As Haverford shifts to virtual classrooms, teachers have been experimenting with different platforms and technologies to replicate their in-class atmosphere.
Upper School Math Teacher Mr. Matt Ator has uniquely transformed his teaching strategy to cope with the change.
The biggest change to Mr. Ator’s class was the addition of videos to supplement class lessons.
“I really had to optimize how we spend our class time and then how I have guys prepare for class,” Mr. Ator said.
Due to the decreased class time, spending fifteen minutes explaining the basic idea of a lesson is wasted time. Mr. Ator feels that having students gain a basic understanding of the lesson before class will allow him to answer more specific questions in class, making class time more effective. Specifically, Mr. Ator believes that pre-class videos can help establish what students need to know.
“I’ve chosen to make my own because I can say exactly what I want and I’m not giving like three videos where you have to watch [certain sections].”
Mr. Ator tried multiple video recording platforms recommended by other teachers. However, he was intrigued by the Canvas Studio option that the school added during spring break. In particular, the feature allows Mr. Ator to record videos in Canvas and post them directly to his page, rather than trying to upload videos from another program.
“It’s nice to have everything centralized in Canvas,” Mr. Ator said.
The program also allows him to see who watched the videos and how much they watched.
“Students who have been keeping up with it, you can hear by what they’re saying in class that they have that background,” Mr. Ator said.
Mr. Ator also uses Canvas Conferences for his virtual classroom, and he has added detailed weekly itineraries to his Canvas home page. The all-Canvas lineup puts all classwork and information on one site. But Mr. Ator chose to use Canvas Conferences in part because of the breakout rooms, which allow small groups of students to work on a problem like they would do in class. He also utilizes the screen share and class-recording features to aid his teaching.

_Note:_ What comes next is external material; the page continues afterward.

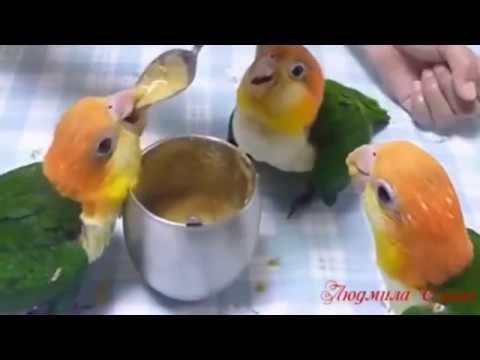 Попугаи танцуют прикольн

“It’s challenging for me just to replicate the feeling [of a normal class],” Mr. Ator said, “but I think that the lessons I’m doing are very similar to what we would be doing otherwise.”

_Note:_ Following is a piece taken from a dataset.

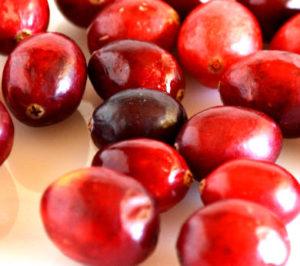 arandanos rojos propiedades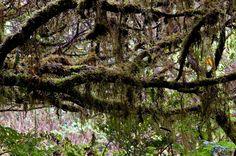 SIARAM :: Florestas Naturais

Given the current circumstances, Mr. Ator has also modified how he administers tests and quizzes.
Because of students’ access to resources, including graphing calculators and the internet, most problems Mr. Ator puts on assessments will no longer be an accurate representation of a student’s understanding of the material.
“It’s challenging for me just to replicate the feeling [of a normal class], but I think that the lessons I’m doing are very similar to what we would be doing otherwise.”Mr. Matt Ator
Mr. Ator said, “I’m trying to get more creative with how I’m going to write these.”
Instead, Mr. Ator has thought about either having students write a test or grade a test that he completes with intentional mistakes. In either case, students will have to not only show that they understand the material, but they will have to identify what topics are most important. But while Mr. Ator plans to try these new methods at some point, he will continue to have “graded for correctness” assessments.
Along with changing his delivery of material, Mr. Ator is reconsidering the way he will run class and design assessments. Although he is still fine-tuning his plans for videos and assessments, he plans to enact these changes when school returns to its normal form in the future.
“This online-schooling period could end up changing the way I run my class,” Mr. Ator said.